Zu eng und nicht praktikabel – so wertete der Gemeinderat Erdweg den Antrag auf Nutzungsänderung einer Doppelhaushälfte in der Bürgermeister-Rothenfußer-Straße in Kleinberghofen.

Erdweg – Die Bauwerberin wollte eine Zweizimmerwohnung im Obergeschoss und eine Arztpraxis im Erdgeschoss einrichten. Für die Nutzungsänderung hatte der Bauträger – entgegen der eingereichten Pläne – bereits Fakten geschaffen.

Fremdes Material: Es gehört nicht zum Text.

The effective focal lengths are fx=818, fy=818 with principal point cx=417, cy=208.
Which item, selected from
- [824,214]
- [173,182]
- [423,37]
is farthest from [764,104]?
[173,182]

Insgesamt müssen für die beiden Doppelhaushälften fünf Stellplätze zur Verfügung stehen. Allein für die „umgewandelte“ Hälfte drei: zwei für die Wohneinheit, eine für die Praxis. Diese sollen als Längsparkplätze an der östlichen Grundstücksgrenze mit je 2,3 Metern Breite und je 5,5 Metern Länge erstellt werden. „Völlig unmöglich“, erklärte Erdwegs Bürgermeister Christian Blatt. Zum Rein- und Rausfahren sei gar nicht so viel Platz vorhanden. Baurechtlich überprüft werde, ob überhaupt vier Stellplätze für die beiden Wohneinheiten (Haus 1 und 2) real möglich sind.

Als weiteres Hindernis nannte Blatt die zusätzliche Nutzung als Praxis in einem Wohngebiet. Das widerspreche der städtebaulichen Zielsetzung des Bebauungsplans.

Der Antrag wurde einstimmig abgelehnt und ans Landratsamt zur baurechtlichen Genehmigung weitergeleitet.

Die Bürgermeister-Rothenfußer-Straße und hier das gleiche Areal, stand aber noch einmal auf der Tagesordnung. Denn beim bereits erfolgten Bau von zwei Doppelhaushälften mit Parkliften für je zwei Fahrzeuge hat der Bauträger ebenfalls gegen den Bebauungsplan verstoßen, indem er Baugrenzen an der Südseite überschritten hat. Deshalb musste der Verwaltung ein Tekturantrag nachgereicht werden.

Durch die Überschreitung werde erneut die städtebauliche Zielvorstellung der Gemeinde Erdweg nicht eingehalten, hieß es in der Empfehlung des vorberatenden Bauausschusses. Dieser Einschätzung schloss sich der Gemeinderat mit einer Gegenstimme an. Auch in diesem Fall muss das Landratsamt entscheiden.